Use Best Practices for Low Volume Road Flagging
Neal Carboneau of the Transportation Training Institute shares some best practices of meeting the requirements of the Manual of Uniform Traffic Control Devices by the U.S. Department of Transportation and keeping your staff safe on the job.
Keeping your staff safe on the job site is a constant concern. To do so, contractors have their own plans in place to make safety a priority, beyond what is required by the federal government.

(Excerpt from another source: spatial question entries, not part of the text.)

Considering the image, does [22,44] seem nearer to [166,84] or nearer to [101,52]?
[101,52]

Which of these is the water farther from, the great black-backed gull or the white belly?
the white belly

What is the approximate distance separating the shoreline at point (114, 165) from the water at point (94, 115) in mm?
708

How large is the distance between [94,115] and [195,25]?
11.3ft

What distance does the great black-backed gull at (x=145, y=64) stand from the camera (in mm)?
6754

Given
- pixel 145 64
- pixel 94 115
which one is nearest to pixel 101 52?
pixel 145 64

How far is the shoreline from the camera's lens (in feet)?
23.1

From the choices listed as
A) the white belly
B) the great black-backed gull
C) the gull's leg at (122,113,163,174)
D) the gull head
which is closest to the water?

As part of the Code of Federal Regulations, the Manual of Uniform Traffic Control Devices outlines minimum requirements that contractors must follow when setting up a strategy to manage motorists that will need to be safely guided through the work site.
You know from experience, though, that the safety measures for every work zone are different. Traffic volume, physical restrictions, weather and time of day are all factors for every work zone safety plan. What we may not think about as often as we should are flagging operations along low volume roads with average annual daily traffic of fewer than 400 vehicles (excluding freeways, expressways, interchange ramps, freeway service roads, state highway systems and residential streets, in most states).

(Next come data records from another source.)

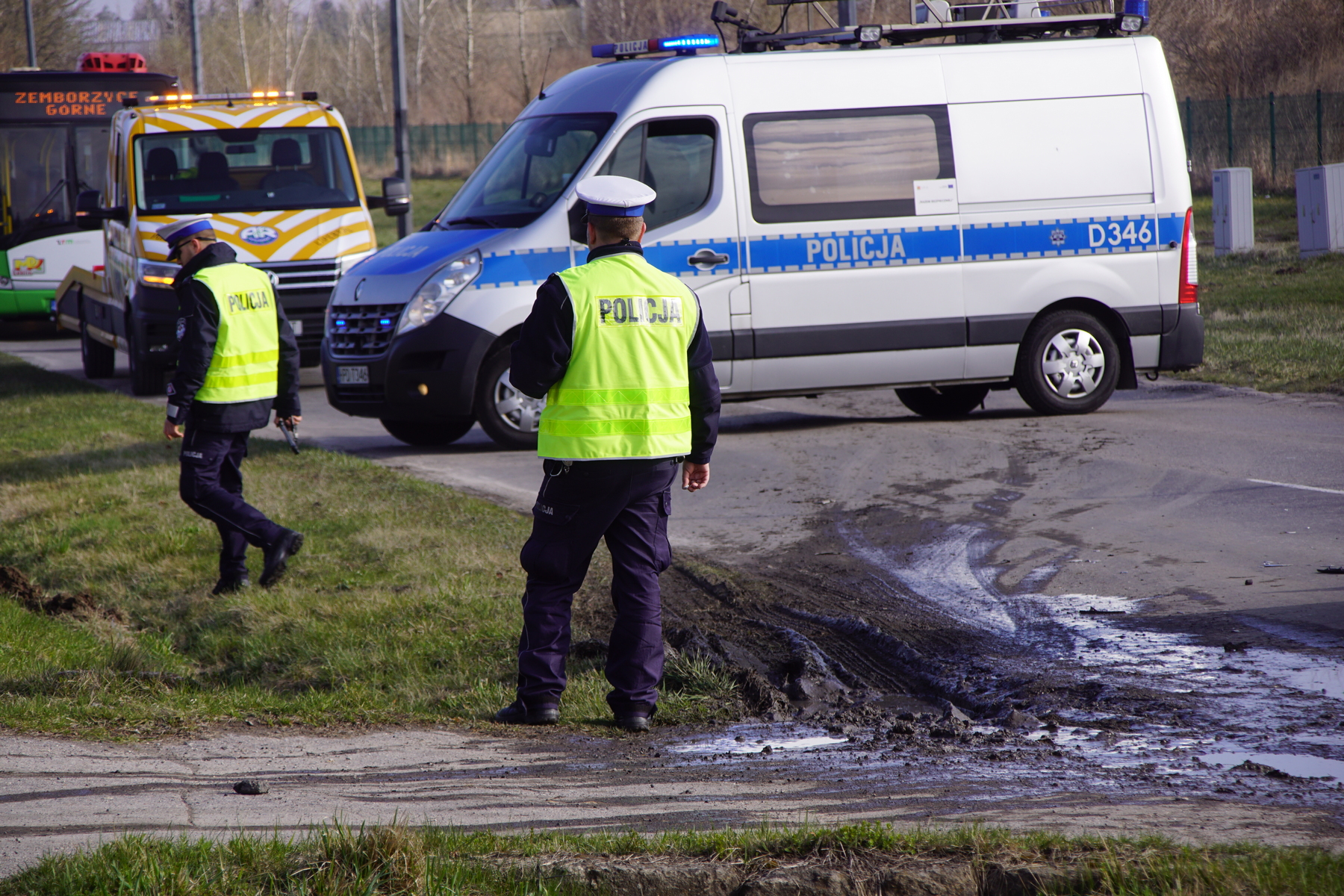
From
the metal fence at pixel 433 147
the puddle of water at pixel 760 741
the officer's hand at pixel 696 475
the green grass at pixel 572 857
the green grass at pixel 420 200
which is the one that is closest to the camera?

Less traffic volume doesn’t necessarily make a job site safer. In fact, low volume roads present a number of unique challenges, including hills, curves and vegetation and the potential for harvest operations overlapping with road work.
In March of 2015, with the Workzone Safety Consortium, Transportation Training Institute Founder Neal Carboneau helped create a document to troubleshoot some common challenges workers may face at low volume job sites, provide solutions that fit within the code and suggest considerations to improve safety for motorists and workers.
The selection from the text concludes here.